### 本文抜粋
------------------------------------------------------------

中小企業の経営者の方とお話をしていると、「大手企業のように広告宣伝費がないので、新商品を出しても、なかなか世間に知ってもらえない。」という声を耳にします。その際に私は、「広報はしっかりとやられていますか?」と伺うと、「うちみたいな中小企業が広報活動をしても、簡単に注目を集めることはできないでしょう?」と答えが返ってくることが度々あります。

そこで私は、「それは、プレスリリースをしっかりやってから言いましょう。事実、プレスリリースの書き方を学び、目的を持ってメディアに発信した結果、大手新聞社からすぐに取材依頼が来たケースがあります。」と話します。これは本当の話です。様々なメディアの記者・編集者は常に視聴者・読者に提供する新しいネタを求めています。そこに適切に働きかければ、広告宣伝費をかけずに、御社商品・サービスのアピールをすることができるのです。

プレスリリースは、企業・団体のPR活動の一環として、新製品・新サービスなど社会や消費者に伝えたいモノ・コトを正しく伝えることを目的に、その案件の概要を簡潔な文章にまとめ、メディアに発信する文書のことです。資金力が限られている中小企業にとっては、有料の広告に頼らずメディアの報道性を活用して無料で消費者に情報を伝える手法です。バイヤーやパートナー企業に、自社や自社商品・サービスを選んでもらう貴重な機会の創出でもあります。プレスリリースは、「新しい」「初めて」などのニュースバリューがより重要視されるものの、商品・サービスの発売後でも、決して遅いということはありません。記者・編集者は、プレスリリースを企画・特集のニュースのネタとしてストックすることがあるからです。

------------------------------------------------------------

### 提供データ
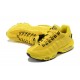 Perfectkicks (M) Nike Air Max 95 TT NYC Taxi Yellow Shoes DH0143-700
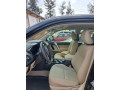 toyota-landcruiser-model-prado-for-sale-small-3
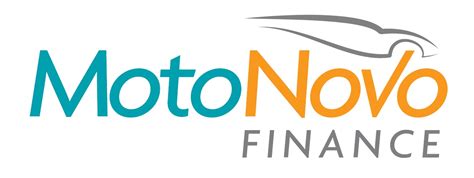 motonovo finance selects telrocks optimus platform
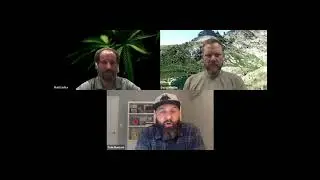Agrify Live, Episode 10: Building a Cannabis Brand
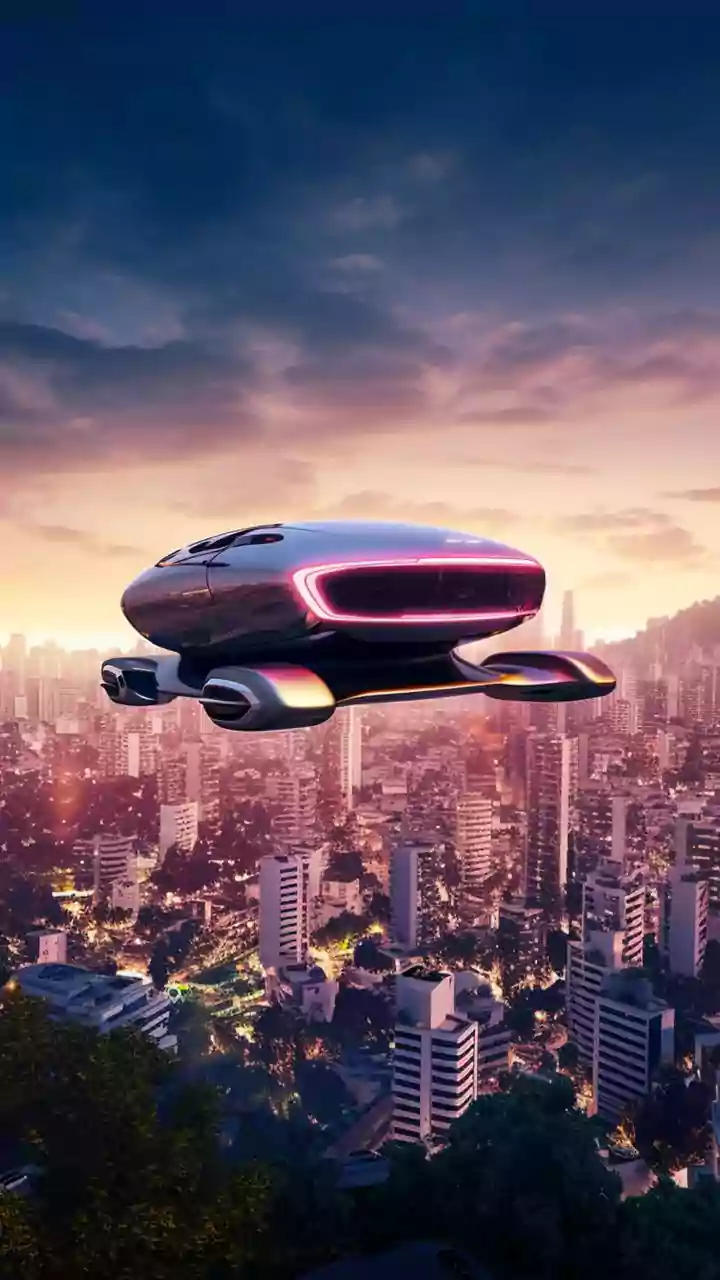What Private Space Start-Ups Could Mean For India's Future Engineering Workforce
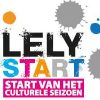 LelySTART in Lelystad! LelySTART in Lelystad!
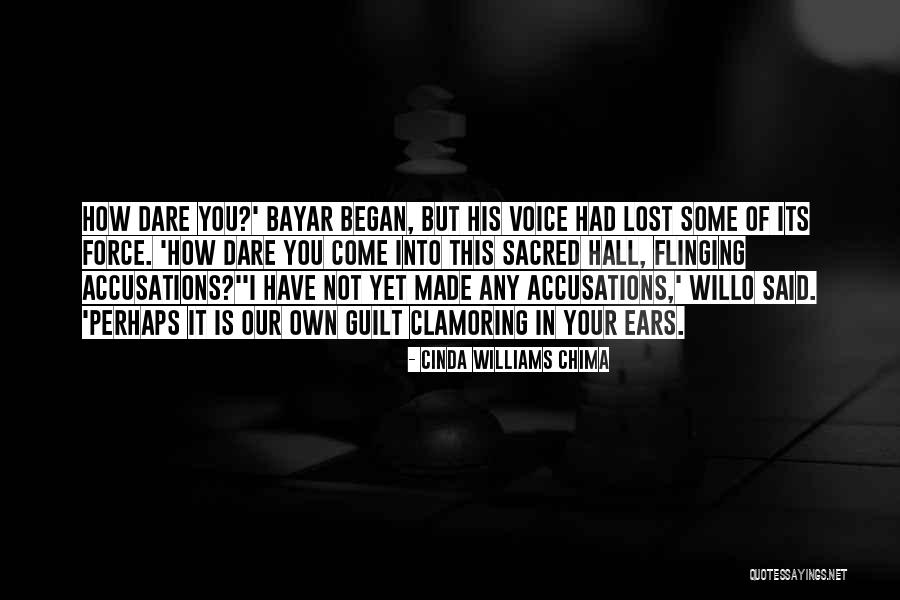 Cinda Chima Quotes By Cinda Williams Chima Cinda Chima Quotes By Cinda Williams Chima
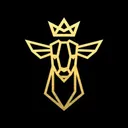 EADOSpirits's icon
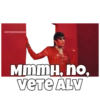 @SOYCHOOQOMILO MMMH, no, VETE ALV
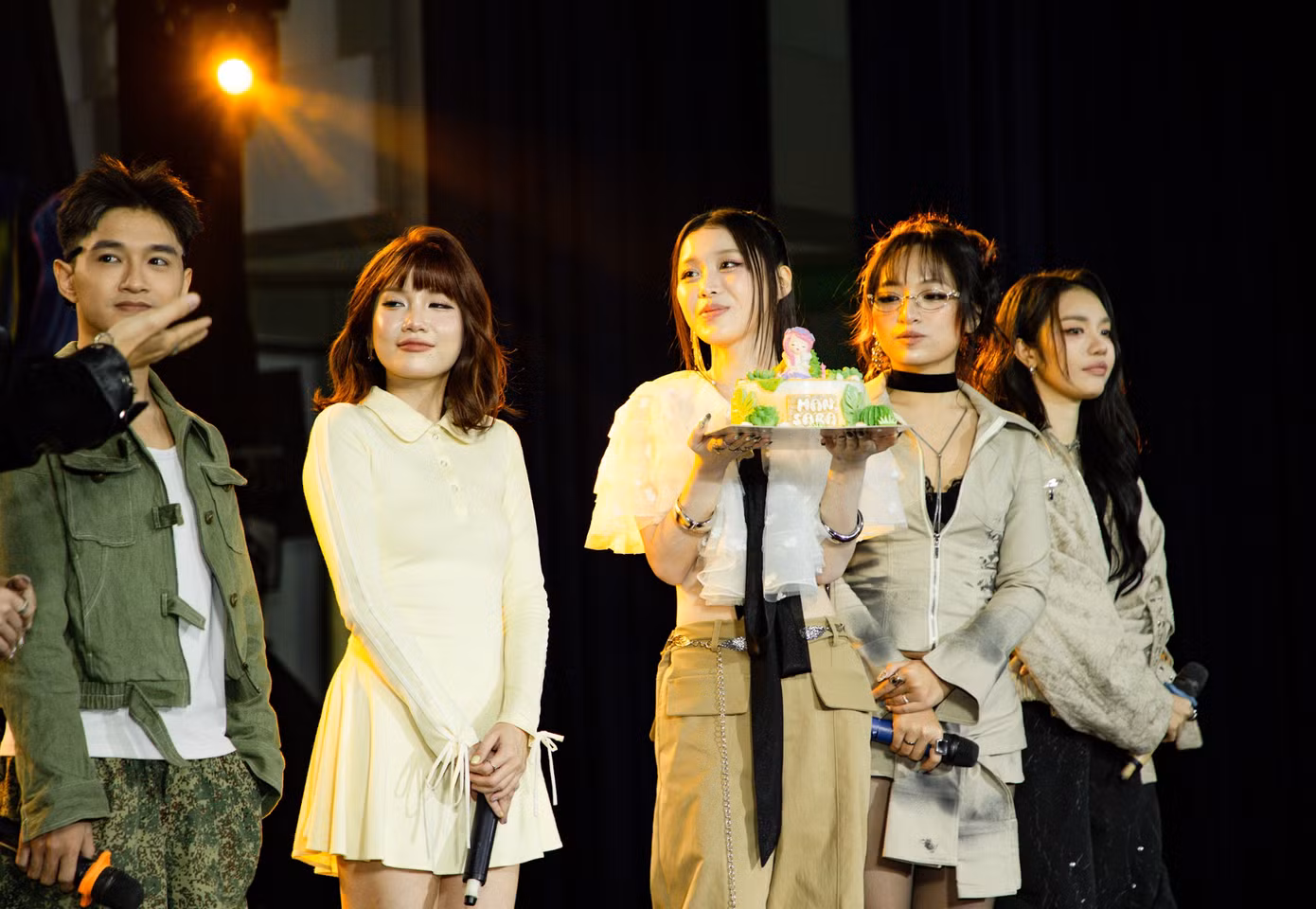 anh-chup-man-hinh-2025-11-15-luc-205436.png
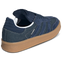 adidas Samba XLG - Image 3 of 6 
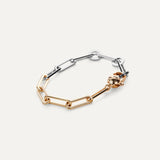 Andi slim bracelet | Jenny Bird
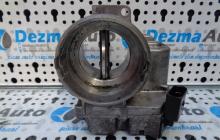 Clapeta acceleratie 03G128063J, Vw Golf 5 (1K1) 1.9tdi BXE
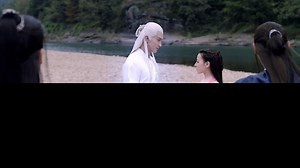 Eternal Love of Dream 49.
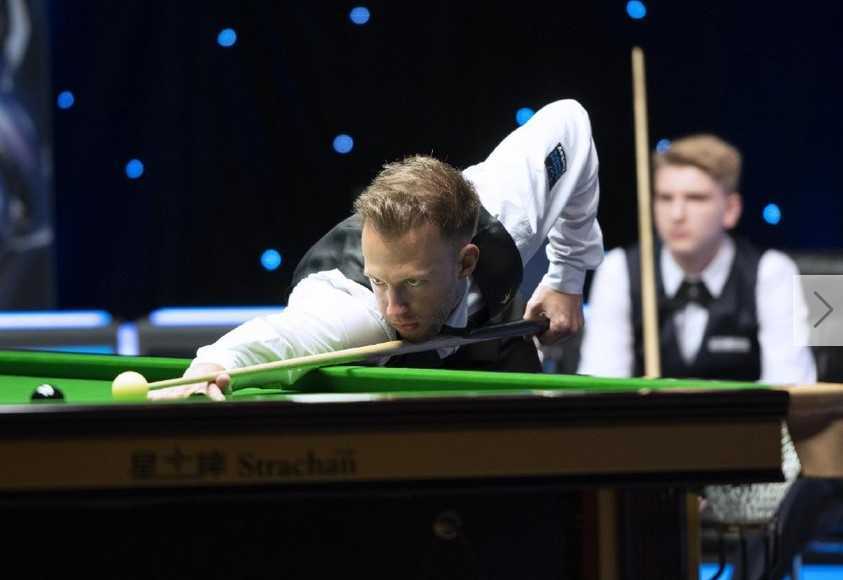 的方式成为 的方式成为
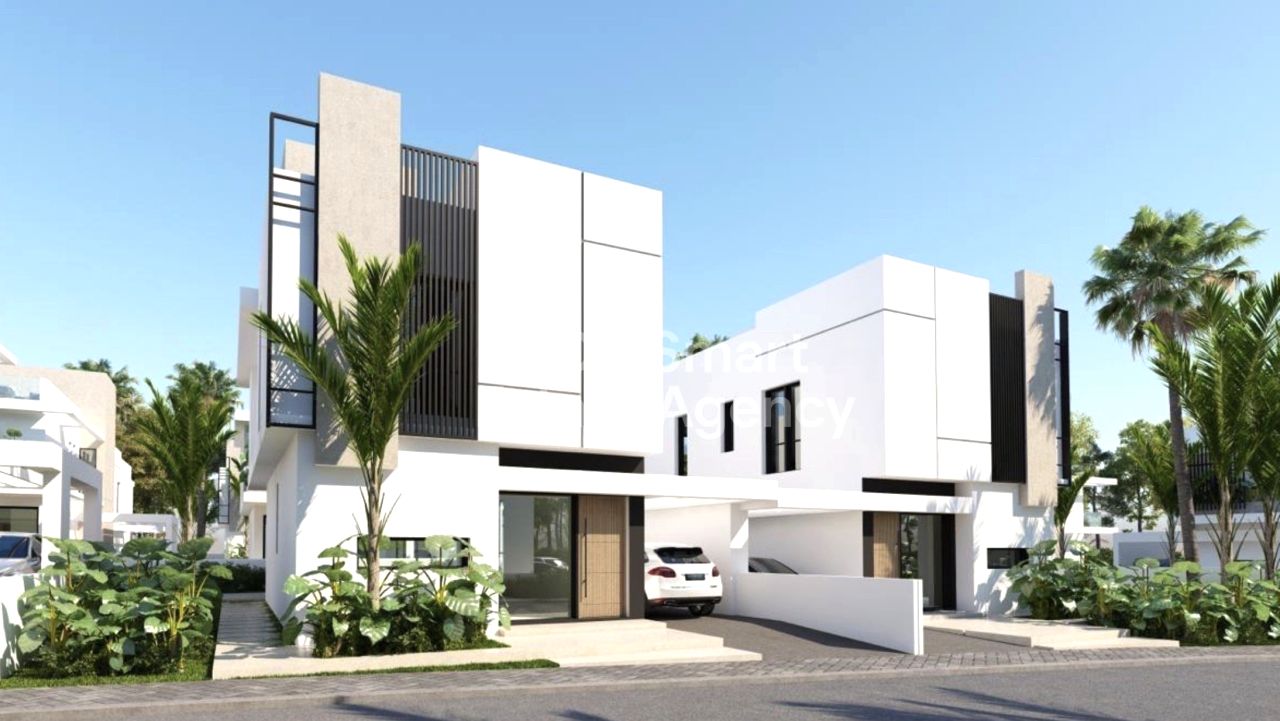 Thumbnail 2 Propriété 7080 Pyla, Larnaca / 48822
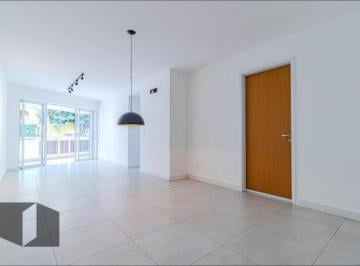 1 sala (1) · Imoveis - na Lagoa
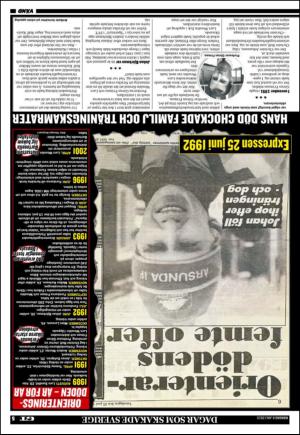 goteborgstidningen_sport-20150706_000_00_00_024.pdf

------------------------------------------------------------

### 作業依頼 A
プレスリリースについての文章を読み、次の問いに答えてください。
(i) 中小企業の経営者は、大手企業のような何がないために新商品を知ってもらえないと話しているか。
(ii) プレスリリースの書き方を学び、目的を持ってメディアに発信した結果、どこから取材依頼が来たか。
(iii) 記者・編集者は、プレスリリースを何としてストックすることがあるか。
### 作業依頼 B
プレスリリースについての文章のうち、「中小企業の経営者の方とお話を」から「ルをすることができるのです。」までのすべてを、一字も変えずにもう一度書いてください。
ここにある項目は、この作業では使いません。

### 解答欄 A
(i) 広告宣伝費
(ii) 大手新聞社
(iii) 企画・特集のニュースのネタ

### 解答欄 B
中小企業の経営者の方とお話をしていると、「大手企業のように広告宣伝費がないので、新商品を出しても、なかなか世間に知ってもらえない。」という声を耳にします。その際に私は、「広報はしっかりとやられていますか?」と伺うと、「うちみたいな中小企業が広報活動をしても、簡単に注目を集めることはできないでしょう?」と答えが返ってくることが度々あります。

そこで私は、「それは、プレスリリースをしっかりやってから言いましょう。事実、プレスリリースの書き方を学び、目的を持ってメディアに発信した結果、大手新聞社からすぐに取材依頼が来たケースがあります。」と話します。これは本当の話です。様々なメディアの記者・編集者は常に視聴者・読者に提供する新しいネタを求めています。そこに適切に働きかければ、広告宣伝費をかけずに、御社商品・サービスのアピールをすることができるのです。